Selected text:
Alex Walker, Kotaku Australia Editor: Most people wouldn’t have eaten anything like the Yakuza: Like A Dragon Rags to Riches bowl that we enjoyed. Have you ever eaten an entire golden lobster, Tegan?
Tegan Jones, Gizmodo Australia Editor: Never! And I couldn’t agree more about how delicious it was.
I think it could be really easy to assume that it would be good because of presence of the lobster. But it went so far beyond that. Sure, the lobster was great. In fact, it was the best I’ve had in my entire life – juicy, buttery, delicious. But honestly the even bigger hero was the broth.
The owner and head chef revealed that it was made from 11 year old master stock that has been used for the restaurant’s ramen the entire time it’s been open. That was super special to me. Like one of our mates, Fergus Halliday said, it was like eating history.

Material:
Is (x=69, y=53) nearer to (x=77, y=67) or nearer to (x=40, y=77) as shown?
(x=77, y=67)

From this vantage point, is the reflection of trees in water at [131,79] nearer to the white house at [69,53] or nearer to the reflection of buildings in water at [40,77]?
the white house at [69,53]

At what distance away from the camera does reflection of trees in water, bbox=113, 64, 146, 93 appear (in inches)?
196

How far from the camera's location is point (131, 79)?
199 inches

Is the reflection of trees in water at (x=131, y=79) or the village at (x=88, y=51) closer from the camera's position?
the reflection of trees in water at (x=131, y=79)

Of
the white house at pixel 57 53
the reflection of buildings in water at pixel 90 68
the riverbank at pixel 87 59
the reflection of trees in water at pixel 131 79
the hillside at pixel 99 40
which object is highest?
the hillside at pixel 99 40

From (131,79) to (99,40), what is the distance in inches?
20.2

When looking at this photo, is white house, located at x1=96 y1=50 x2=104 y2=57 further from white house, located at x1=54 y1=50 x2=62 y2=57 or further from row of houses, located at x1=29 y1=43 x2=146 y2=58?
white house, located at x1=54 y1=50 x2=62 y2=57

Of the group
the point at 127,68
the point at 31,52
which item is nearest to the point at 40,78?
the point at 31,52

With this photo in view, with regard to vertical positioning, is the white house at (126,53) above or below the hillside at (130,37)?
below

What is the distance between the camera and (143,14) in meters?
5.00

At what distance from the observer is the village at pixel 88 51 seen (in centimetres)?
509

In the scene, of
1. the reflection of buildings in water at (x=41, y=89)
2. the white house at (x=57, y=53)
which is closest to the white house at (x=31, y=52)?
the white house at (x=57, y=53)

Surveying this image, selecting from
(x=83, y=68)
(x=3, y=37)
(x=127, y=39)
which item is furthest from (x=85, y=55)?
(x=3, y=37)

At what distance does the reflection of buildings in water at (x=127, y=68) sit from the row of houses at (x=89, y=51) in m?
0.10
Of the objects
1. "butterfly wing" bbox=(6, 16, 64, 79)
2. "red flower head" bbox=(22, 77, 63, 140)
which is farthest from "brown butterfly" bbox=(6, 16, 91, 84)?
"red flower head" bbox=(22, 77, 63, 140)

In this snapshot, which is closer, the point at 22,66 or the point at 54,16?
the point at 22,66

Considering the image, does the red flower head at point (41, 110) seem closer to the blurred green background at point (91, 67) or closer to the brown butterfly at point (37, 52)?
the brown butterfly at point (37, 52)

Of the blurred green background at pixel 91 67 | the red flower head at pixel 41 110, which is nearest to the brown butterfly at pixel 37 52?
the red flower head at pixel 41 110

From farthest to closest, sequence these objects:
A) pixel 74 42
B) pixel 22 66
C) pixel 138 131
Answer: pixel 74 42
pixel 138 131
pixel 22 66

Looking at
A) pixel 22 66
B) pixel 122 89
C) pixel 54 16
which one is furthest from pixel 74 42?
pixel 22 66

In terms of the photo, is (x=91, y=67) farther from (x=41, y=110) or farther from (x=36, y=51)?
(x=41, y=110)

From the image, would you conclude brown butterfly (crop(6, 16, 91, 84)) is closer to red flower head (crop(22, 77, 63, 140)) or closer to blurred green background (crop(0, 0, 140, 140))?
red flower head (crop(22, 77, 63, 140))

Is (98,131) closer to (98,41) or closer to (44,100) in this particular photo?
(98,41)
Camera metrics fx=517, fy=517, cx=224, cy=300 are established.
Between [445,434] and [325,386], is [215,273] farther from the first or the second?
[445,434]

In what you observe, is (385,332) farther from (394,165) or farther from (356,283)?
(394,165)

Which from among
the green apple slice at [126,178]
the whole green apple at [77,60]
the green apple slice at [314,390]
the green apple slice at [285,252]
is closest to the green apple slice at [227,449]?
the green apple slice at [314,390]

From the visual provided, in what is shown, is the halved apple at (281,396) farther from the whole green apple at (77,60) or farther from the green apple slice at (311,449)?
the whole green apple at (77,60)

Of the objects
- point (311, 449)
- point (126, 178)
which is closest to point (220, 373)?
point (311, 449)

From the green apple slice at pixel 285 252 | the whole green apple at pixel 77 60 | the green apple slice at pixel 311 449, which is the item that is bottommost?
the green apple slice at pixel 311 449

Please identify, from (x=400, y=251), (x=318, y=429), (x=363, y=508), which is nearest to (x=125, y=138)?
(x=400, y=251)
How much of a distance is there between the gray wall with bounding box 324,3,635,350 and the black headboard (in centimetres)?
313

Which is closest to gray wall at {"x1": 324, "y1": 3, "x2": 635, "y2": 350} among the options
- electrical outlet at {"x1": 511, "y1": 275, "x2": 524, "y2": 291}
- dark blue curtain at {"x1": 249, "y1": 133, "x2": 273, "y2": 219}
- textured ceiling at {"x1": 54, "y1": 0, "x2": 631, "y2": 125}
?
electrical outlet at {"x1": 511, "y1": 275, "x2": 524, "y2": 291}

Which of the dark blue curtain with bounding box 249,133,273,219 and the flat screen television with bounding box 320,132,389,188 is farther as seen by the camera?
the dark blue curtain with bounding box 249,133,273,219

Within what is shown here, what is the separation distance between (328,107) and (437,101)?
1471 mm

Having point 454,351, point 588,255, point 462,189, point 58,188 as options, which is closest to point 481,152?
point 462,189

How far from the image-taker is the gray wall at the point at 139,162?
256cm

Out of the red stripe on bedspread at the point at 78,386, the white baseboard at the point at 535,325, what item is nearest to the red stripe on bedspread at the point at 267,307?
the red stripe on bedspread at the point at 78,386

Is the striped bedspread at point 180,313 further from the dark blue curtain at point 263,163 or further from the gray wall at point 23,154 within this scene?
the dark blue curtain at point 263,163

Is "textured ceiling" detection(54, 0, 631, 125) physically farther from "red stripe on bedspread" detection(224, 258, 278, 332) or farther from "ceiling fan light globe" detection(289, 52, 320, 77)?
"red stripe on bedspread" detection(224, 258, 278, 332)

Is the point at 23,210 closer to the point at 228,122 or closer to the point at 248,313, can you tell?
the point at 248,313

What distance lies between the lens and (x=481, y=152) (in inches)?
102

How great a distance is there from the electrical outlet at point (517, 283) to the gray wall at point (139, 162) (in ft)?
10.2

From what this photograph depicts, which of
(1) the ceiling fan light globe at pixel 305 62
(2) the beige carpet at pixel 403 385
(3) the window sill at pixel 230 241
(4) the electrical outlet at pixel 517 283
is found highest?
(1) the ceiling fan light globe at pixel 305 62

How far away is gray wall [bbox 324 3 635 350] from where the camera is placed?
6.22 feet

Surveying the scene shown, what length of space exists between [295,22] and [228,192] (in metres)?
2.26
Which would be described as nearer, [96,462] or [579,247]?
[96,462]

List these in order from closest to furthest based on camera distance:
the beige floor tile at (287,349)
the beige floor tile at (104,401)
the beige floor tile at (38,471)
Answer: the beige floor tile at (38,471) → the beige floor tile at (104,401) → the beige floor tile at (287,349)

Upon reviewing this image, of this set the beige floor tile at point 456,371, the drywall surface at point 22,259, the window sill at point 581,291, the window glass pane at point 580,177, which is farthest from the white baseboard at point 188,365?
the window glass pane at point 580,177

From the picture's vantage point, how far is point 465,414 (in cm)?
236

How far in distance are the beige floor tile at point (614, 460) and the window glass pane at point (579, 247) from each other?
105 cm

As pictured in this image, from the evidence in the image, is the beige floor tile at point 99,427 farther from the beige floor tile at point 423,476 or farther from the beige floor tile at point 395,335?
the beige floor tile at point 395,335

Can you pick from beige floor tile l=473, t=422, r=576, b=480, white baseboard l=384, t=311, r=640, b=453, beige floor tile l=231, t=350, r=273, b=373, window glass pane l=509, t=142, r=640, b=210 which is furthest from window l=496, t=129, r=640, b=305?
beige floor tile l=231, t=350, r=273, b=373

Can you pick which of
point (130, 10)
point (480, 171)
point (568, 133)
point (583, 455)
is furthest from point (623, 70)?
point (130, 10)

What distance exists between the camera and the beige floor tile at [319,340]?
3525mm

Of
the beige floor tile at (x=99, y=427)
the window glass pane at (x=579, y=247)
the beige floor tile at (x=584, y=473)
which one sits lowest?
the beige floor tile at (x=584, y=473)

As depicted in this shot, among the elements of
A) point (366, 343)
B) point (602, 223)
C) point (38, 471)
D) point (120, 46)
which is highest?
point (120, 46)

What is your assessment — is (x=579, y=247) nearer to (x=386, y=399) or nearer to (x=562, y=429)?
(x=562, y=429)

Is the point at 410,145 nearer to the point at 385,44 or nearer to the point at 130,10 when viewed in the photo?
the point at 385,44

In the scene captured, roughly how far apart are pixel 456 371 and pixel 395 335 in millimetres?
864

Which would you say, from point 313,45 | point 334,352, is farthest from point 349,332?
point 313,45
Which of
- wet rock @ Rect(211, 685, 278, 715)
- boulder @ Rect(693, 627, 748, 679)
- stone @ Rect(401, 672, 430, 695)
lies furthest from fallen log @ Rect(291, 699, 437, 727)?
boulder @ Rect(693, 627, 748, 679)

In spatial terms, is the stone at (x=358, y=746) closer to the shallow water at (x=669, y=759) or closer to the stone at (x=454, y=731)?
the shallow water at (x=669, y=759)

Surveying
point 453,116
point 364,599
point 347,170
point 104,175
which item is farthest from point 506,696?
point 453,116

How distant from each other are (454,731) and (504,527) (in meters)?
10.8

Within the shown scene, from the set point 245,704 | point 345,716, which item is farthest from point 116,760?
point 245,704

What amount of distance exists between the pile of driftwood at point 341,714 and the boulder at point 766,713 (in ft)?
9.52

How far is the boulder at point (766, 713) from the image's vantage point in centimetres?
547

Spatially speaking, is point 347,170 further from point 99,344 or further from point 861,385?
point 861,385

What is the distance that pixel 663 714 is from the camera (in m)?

To do:
a) According to the ramen exchange, how old was the master stock used to make the broth?
b) Repeat the part of the ramen exchange between "Alex Walker, Kotaku" and "golden lobster, Tegan?", inclusive.
The data isn't needed for anything here.

Answer set:
a) 11 years old.

b)
Alex Walker, Kotaku Australia Editor: Most people wouldn’t have eaten anything like the Yakuza: Like A Dragon Rags to Riches bowl that we enjoyed. Have you ever eaten an entire golden lobster, Tegan?